With low housing inventory and escalating prices, some home buyers are turning to fixer uppers. If you are the kind of buyer who brims with excitement over the so-ugly-but-has-lots-of-potential home, a fixer upper might be right for you. But beware, buying a fixer upper is not for the faint of heart! Not only does it take a lot of vision, but it takes a lot of money, time, and effort.
1) See the potential. Some buyers walk into a home and can imagine what it could be, while others can’t see past the pink bathroom tiles and olive green carpet. If you are visionary, still keep in mind the features that make a home worth the trouble. The “bones” of the house need to work for you as well as these important elements:
Desirable location
Size of the lot/yard
Amount of square footage
Layout of rooms/functional layout
Number of bedrooms and bathrooms
2) Count the cost. First, make a list of everything that needs to be addressed. Determine what work you can do yourself. Things like painting, installing new light fixtures, ripping out old flooring, or even refinishing wood floors may be in your skill set. Then, what jobs do you need to hire a professional for? Things like electrical and plumbing, roofing, and heating/air conditioning will need to be handled by a professional. If work permits are required, find a reputable contractor to work with. Get quotes on all the work. Add costs to your list and build in a 20% buffer. Also keep in mind where you will live during the renovation and if you will need to pay for secondary housing.

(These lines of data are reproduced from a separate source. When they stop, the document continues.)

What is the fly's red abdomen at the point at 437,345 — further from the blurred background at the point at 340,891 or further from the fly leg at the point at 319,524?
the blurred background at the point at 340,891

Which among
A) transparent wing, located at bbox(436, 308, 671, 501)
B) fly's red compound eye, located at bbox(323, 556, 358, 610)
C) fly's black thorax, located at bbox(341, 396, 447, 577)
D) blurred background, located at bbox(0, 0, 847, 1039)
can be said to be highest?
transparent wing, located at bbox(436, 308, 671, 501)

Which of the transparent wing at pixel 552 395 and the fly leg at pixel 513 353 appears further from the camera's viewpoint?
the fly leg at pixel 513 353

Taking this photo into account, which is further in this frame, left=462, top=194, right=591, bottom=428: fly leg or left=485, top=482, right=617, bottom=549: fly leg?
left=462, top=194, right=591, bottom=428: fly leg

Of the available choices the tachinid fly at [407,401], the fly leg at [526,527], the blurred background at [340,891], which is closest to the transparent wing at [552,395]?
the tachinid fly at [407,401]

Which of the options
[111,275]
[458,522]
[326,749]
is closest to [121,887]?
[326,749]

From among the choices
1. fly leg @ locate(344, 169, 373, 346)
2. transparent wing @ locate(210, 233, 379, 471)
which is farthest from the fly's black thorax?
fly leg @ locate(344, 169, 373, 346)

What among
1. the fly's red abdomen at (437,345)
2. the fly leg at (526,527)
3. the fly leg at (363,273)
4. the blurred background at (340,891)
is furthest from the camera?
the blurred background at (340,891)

3) Don’t over improve. Things like taking down or moving walls, putting on additions, or other structural work are high cost items. A five-car garage or spa bathroom may be desirable to you but not to other buyers. Keep in mind the value of other homes in the neighborhood. Don’t try to make a Cadillac out of a minivan. Depending on how many years you plan to live in the home, you may not get your money out of it if you add too many bells and whistles. Over improvements don’t always pay out in the end.
4) Fund your projects. Paying for a fixer upper can be challenging on many levels. First, if the property is in poor condition, and the seller will not make any repairs, you may not find a lender willing to finance the purchase. Secondly, once you own the home, now you have to complete all the renovations. Will you have the cash, be able take out a home equity loan/line of credit, or get a personal loan? There are some home loans, such as FHA 203(k), that cover both the purchase price and costs of renovations in the loan. However, work must be completed by a licensed professional and there are deadlines for completion. Before tackling a fixer upper, check into your financing options.
5) Plan to stay. Once you pour all this money into your home, plan to stay long term. Unless you found a home for an absolute steal, most likely you will need at least 5-10 years to recoup your investment, depending on the cost of your improvements. Simple things like fresh paint and flooring are quickly recouped. The return on total kitchen and bathroom remodels, however, can take longer. As property values increase over time, and you build equity, you will gain a return on your investment.
There are many variables when it comes to buying a fixer upper. Talk to your real estate professional to discuss this option and see if it could be right for you.